Feeling picked on
Do you sometimes feel picked on or victimised. Do things always seem to happen to you that feel out of your control or against your own desires or wishes. Perhaps you feel a bit like a doormat because people seem to trample on your feelings or do not appreciate your efforts.
Only you can decide how you want to be treated
It is worth rememering that you are in charge of how others treat you or behave towards you. Not only with what you are prepared to put up with or tolerate but also about how you feel about yourself and others. It may feel like you are not able to control the way that you are treated but this is simply not true. If you feel overwhelmed by others behaviour or you have allowed yourself to get into a situation whereby you feel victimised or mistreated it may be beneficial for you to deal with your victim emotion. Be warned this emotion enjoys being a victim and will go to great lengths to convince you that it is not your fault and that you are the innocent and downtrodden victim of others behaviours. Whilst others may well have their own emotional issues, which are resulting in negative behaviour towards you, rest assured you will feel much less like putting up with their behaviour at your own expense once you have examined your own victim emotion.

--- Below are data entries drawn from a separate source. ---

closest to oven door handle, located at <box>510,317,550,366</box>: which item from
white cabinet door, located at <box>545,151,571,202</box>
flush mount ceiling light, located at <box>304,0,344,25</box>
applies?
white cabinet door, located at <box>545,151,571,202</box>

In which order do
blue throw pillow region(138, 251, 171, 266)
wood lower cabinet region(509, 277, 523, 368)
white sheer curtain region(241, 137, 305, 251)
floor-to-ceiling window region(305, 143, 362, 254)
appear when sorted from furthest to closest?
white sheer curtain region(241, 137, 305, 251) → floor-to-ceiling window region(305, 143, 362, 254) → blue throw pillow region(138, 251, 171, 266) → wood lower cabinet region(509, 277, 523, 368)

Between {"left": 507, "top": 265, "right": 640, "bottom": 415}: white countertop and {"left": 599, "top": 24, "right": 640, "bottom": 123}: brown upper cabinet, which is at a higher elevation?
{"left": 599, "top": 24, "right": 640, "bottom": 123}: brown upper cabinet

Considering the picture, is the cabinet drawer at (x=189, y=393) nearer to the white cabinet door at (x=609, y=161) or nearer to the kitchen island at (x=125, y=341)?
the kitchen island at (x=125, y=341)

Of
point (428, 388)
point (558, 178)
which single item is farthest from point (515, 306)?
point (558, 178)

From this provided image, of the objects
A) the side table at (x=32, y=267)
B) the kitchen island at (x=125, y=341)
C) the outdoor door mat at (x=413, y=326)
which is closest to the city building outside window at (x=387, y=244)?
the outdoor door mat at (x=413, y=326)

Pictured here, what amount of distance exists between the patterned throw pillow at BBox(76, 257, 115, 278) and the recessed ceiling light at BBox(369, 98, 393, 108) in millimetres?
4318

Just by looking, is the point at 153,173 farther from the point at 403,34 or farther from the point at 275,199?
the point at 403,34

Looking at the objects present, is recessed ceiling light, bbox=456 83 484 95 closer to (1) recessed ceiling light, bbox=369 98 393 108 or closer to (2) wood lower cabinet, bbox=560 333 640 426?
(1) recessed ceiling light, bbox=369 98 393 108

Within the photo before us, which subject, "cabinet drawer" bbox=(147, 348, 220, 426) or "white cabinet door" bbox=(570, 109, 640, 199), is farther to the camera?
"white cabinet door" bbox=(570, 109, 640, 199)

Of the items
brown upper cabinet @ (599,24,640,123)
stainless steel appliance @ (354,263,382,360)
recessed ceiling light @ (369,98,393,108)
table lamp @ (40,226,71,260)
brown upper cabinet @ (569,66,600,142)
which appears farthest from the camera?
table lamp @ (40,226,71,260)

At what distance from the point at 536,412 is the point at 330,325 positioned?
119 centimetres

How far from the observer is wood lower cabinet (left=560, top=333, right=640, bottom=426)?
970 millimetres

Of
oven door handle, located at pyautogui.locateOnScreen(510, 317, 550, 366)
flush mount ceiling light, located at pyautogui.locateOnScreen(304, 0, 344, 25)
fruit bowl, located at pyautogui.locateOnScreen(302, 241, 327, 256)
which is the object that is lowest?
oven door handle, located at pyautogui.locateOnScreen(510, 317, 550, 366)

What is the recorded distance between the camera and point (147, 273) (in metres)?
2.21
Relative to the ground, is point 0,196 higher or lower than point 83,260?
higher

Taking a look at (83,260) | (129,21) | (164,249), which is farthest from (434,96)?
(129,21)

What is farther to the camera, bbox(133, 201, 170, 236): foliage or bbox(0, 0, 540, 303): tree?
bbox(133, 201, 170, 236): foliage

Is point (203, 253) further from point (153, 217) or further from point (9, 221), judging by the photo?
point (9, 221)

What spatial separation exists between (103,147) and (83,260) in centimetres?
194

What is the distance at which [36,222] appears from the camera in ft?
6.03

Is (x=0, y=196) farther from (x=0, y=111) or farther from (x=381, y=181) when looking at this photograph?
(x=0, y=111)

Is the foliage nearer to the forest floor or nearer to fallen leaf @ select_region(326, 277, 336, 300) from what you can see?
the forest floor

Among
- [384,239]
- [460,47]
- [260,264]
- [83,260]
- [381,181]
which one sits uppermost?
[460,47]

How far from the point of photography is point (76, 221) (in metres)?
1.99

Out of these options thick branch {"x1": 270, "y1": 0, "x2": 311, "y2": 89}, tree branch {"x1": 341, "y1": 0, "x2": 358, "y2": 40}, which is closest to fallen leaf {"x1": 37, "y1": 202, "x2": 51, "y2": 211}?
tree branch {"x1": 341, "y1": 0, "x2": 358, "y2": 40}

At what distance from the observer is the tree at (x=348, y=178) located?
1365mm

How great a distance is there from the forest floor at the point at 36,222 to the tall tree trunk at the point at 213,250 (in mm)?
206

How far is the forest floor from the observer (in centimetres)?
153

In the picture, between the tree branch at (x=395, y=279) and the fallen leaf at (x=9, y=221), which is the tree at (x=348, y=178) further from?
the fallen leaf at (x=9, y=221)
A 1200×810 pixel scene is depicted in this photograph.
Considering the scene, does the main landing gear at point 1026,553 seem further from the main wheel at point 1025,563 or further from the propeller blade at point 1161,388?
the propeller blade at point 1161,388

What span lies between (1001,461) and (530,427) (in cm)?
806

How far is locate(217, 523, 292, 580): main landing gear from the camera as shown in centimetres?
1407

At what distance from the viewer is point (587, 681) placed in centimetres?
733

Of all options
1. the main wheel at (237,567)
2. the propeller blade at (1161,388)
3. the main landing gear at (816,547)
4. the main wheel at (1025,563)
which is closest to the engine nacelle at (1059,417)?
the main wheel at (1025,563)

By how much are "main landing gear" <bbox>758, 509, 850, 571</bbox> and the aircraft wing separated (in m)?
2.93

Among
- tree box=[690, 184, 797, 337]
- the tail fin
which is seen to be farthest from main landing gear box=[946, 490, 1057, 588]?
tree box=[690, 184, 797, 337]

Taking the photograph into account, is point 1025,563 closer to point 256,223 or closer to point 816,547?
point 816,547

You are not in control, and should not seek to control, others behaviour. What you are in control of is how you decide to respond to it. You can’t stop someone from shouting in your face but you can make a decision not to see them again, or to explain to them why you find that behaviour unacceptable. Sometimes people can end up putting themselves in similar situations or relationships repetitively until they really examine this emotion, its feelings and beliefs. Unconsciously you can even encourage other people to behave in a way that feeds into your victim emotion for example in relationships you can seemingly put others into a position of power over you by making them responsible for you, becoming subservient to them or pushing their buttons so they become more forceful or aggressive towards you. This is because your victim emotion actually feels safer when it knows its boundaries and understands its limitations.
Take ownership of the decisions that you have made and question why you have made them. Be honest with yourself and even though the affects of the decisions you have taken, and the actions that others have bestowed upon you, may have resulted in some feelings that will need to be worked through, don’t identify yourself as a victim. You are not this emotion, this emotion is just a part of you.
As an adult you are always in control of how others treat you because only you can set the boundaries and perimeters of what you feel or believe is acceptable. You should really only allow others to treat you in a way you feel it would be appropriate to behave towards them. In the past you may have allowed others to treat you badly because you did not know any better, or because you were young and they took advantage of being in a position of power or authority over you. There is nothing to be gained in getting annoyed or upset with yourself for things that have happened in the past. Give your victim a voice, listen to what it thinks and feels so that you can address the deeper issues within you from a place of love, compassion and understanding.
You may harbour resentment, anger, sadness and pain from events or experiences that have happed in the past, which may trigger your victim emotion in the present. If you work through these emotions and feelings you will understand why you are triggered, how it makes you feel and behave and ultimately you will not revert into negative behaviours when your victim emotion is triggered.
Feeling and behaving like a victim is damaging to your self-esteem and wellbeing. It can cause anxiety and depression and make you feel less than others. It can also lead you to get into further situations whereby you are behaving negatively towards yourself or allowing others to behave negatively towards you.
You are always in control of how others behave towards you and treat you based on what you think and feel is acceptable. However, if you are in a situation whereby you feel you are in danger or you are too overwhelmed to deal with it by yourself get some help and remove yourself from the situation as soon as you can. Once you are in a calm and safe place, both physically and emotionally, you can work through your emotions without having to worry about your personal safety or the wellbeing of your loved ones.
You can do it
Whilst you cannot control how others behave you can control your response to it. You may feel that you can’t walk away from a relationship or a job, or change the way others perceive you, or prevent people from mistreating you but you can. Once you have examined your victim emotion and you fully understand yourself you will find it much easier to create boundaries and stick to them, walk away from toxic relationships, bullies at work or work through difficult relationships from a place of confidence, inner power and strength.